Passage given =

%%

That has changed dramatically in the past 14 years.

Now, the race has carved out a crucial week in mid-May opposite the opening week of the Giro d’ Italia, the first of the three Grand Tours. And that means it has become a key prep race for riders who have designs on racing in the Tour de France when July rolls around.

Riders such as Richie Porte, who is making his Tour of California debut on Sunday as he begins the ramp up to the Tour de France, where he is expected to be one of the overall favorites.

“In the (general classification) game every day is the most important,” said Porte, who rides for the U.S.-based Trek-Segafredo team. “There’s no day you can switch off. Maybe a bit of a shame for me there’s no time trial, but there’s plenty of climbing.”

Indeed, this year’s edition of the Tour of California might be the toughest in race history.

%%

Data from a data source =

%%

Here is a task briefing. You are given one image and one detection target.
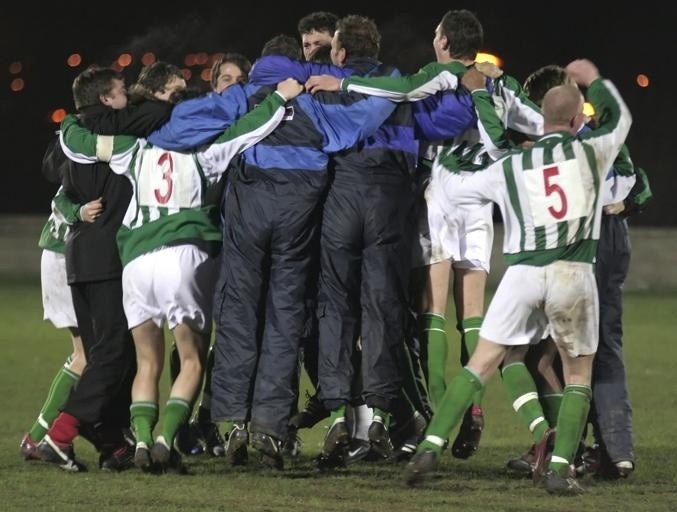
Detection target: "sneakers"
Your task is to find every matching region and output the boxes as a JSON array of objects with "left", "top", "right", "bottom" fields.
[
  {"left": 395, "top": 438, "right": 424, "bottom": 460},
  {"left": 99, "top": 442, "right": 136, "bottom": 471},
  {"left": 404, "top": 447, "right": 436, "bottom": 482},
  {"left": 319, "top": 421, "right": 350, "bottom": 467},
  {"left": 544, "top": 470, "right": 584, "bottom": 496},
  {"left": 38, "top": 435, "right": 87, "bottom": 474},
  {"left": 19, "top": 432, "right": 41, "bottom": 460},
  {"left": 191, "top": 416, "right": 225, "bottom": 456},
  {"left": 368, "top": 422, "right": 394, "bottom": 458},
  {"left": 452, "top": 414, "right": 483, "bottom": 458},
  {"left": 297, "top": 397, "right": 330, "bottom": 427},
  {"left": 151, "top": 443, "right": 183, "bottom": 474},
  {"left": 609, "top": 461, "right": 633, "bottom": 481},
  {"left": 283, "top": 439, "right": 299, "bottom": 454},
  {"left": 392, "top": 412, "right": 424, "bottom": 446},
  {"left": 508, "top": 444, "right": 536, "bottom": 471},
  {"left": 135, "top": 448, "right": 151, "bottom": 473},
  {"left": 176, "top": 425, "right": 201, "bottom": 455},
  {"left": 227, "top": 424, "right": 248, "bottom": 465},
  {"left": 252, "top": 432, "right": 283, "bottom": 470},
  {"left": 347, "top": 437, "right": 372, "bottom": 464}
]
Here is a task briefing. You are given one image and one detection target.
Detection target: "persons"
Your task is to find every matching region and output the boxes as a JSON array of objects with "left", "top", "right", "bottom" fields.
[
  {"left": 59, "top": 69, "right": 173, "bottom": 473},
  {"left": 251, "top": 18, "right": 501, "bottom": 466},
  {"left": 173, "top": 56, "right": 249, "bottom": 454},
  {"left": 59, "top": 79, "right": 304, "bottom": 470},
  {"left": 510, "top": 59, "right": 651, "bottom": 470},
  {"left": 300, "top": 13, "right": 373, "bottom": 463},
  {"left": 149, "top": 38, "right": 402, "bottom": 469},
  {"left": 21, "top": 186, "right": 103, "bottom": 467},
  {"left": 306, "top": 10, "right": 546, "bottom": 455},
  {"left": 404, "top": 59, "right": 632, "bottom": 492},
  {"left": 115, "top": 64, "right": 186, "bottom": 448}
]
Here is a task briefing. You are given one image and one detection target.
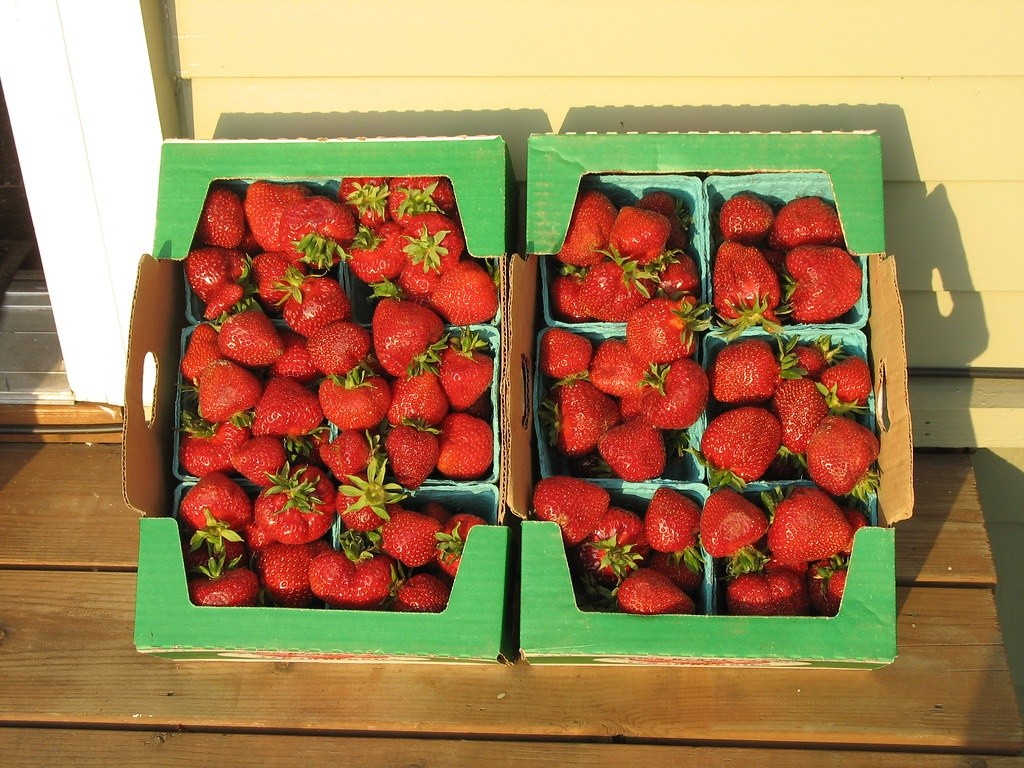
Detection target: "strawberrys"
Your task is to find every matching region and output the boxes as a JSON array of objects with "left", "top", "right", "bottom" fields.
[
  {"left": 531, "top": 184, "right": 882, "bottom": 618},
  {"left": 177, "top": 179, "right": 499, "bottom": 613}
]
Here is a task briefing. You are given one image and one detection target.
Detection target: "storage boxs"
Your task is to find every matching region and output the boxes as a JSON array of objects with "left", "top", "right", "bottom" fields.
[
  {"left": 506, "top": 128, "right": 915, "bottom": 672},
  {"left": 121, "top": 129, "right": 514, "bottom": 663}
]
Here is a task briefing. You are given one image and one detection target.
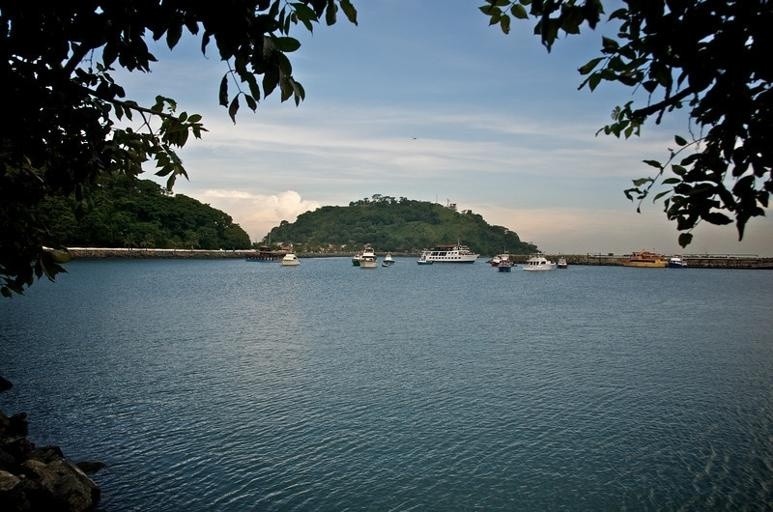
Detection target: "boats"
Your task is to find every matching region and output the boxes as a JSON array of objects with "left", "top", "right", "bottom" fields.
[
  {"left": 620, "top": 251, "right": 667, "bottom": 268},
  {"left": 352, "top": 247, "right": 377, "bottom": 268},
  {"left": 522, "top": 256, "right": 556, "bottom": 273},
  {"left": 556, "top": 256, "right": 568, "bottom": 270},
  {"left": 281, "top": 253, "right": 301, "bottom": 266},
  {"left": 416, "top": 255, "right": 435, "bottom": 265},
  {"left": 415, "top": 240, "right": 481, "bottom": 264},
  {"left": 383, "top": 252, "right": 397, "bottom": 267},
  {"left": 490, "top": 257, "right": 501, "bottom": 266},
  {"left": 668, "top": 257, "right": 688, "bottom": 267},
  {"left": 497, "top": 257, "right": 512, "bottom": 273}
]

%%

Challenge = Take the passage about the Tour of California further, beginning right after its final sentence. This data was drawn from a different source than the passage about the Tour of California.

Response =
The only real sprint stage is the first, which begins in Sacramento and returns to the state capital for its finishing circuits. Otherwise, riders will face nearly 70,000 feet of climbing over seven stages, including a climb to Carson Pass, the highest point the race has reached.

The penultimate stage includes the grueling ascent of Mt. Baldy.

“It all comes down to Baldy and staying out of trouble the other days,” said George Bennett of Team Jumbo-Visma, who won the overall two years ago. “It’s going to be a challenging week.”

As the biggest race in North America gets set to begin, here are some things to know:

THE CONTENDERS: Anybody with the legs to climb. That means Porte and former teammate Rohan Dennis, who is now with Bahrain-Merida, will be at the front of the peloton. EF Education First will feature Tejay van Garderen and Colombian climber Rigoberto Uran.

“It’s always a treat to be able to come home,” said van Garderen, who grew up in Washington and won the 2013 overall. “Now being on a truly American team coming and racing on American soil provides a different feel and a different level of motivation.”

None of the contenders will have to deal with Egan Bernal, the defending champion. He was set to ride for Team Sky in the Giro before breaking his collarbone.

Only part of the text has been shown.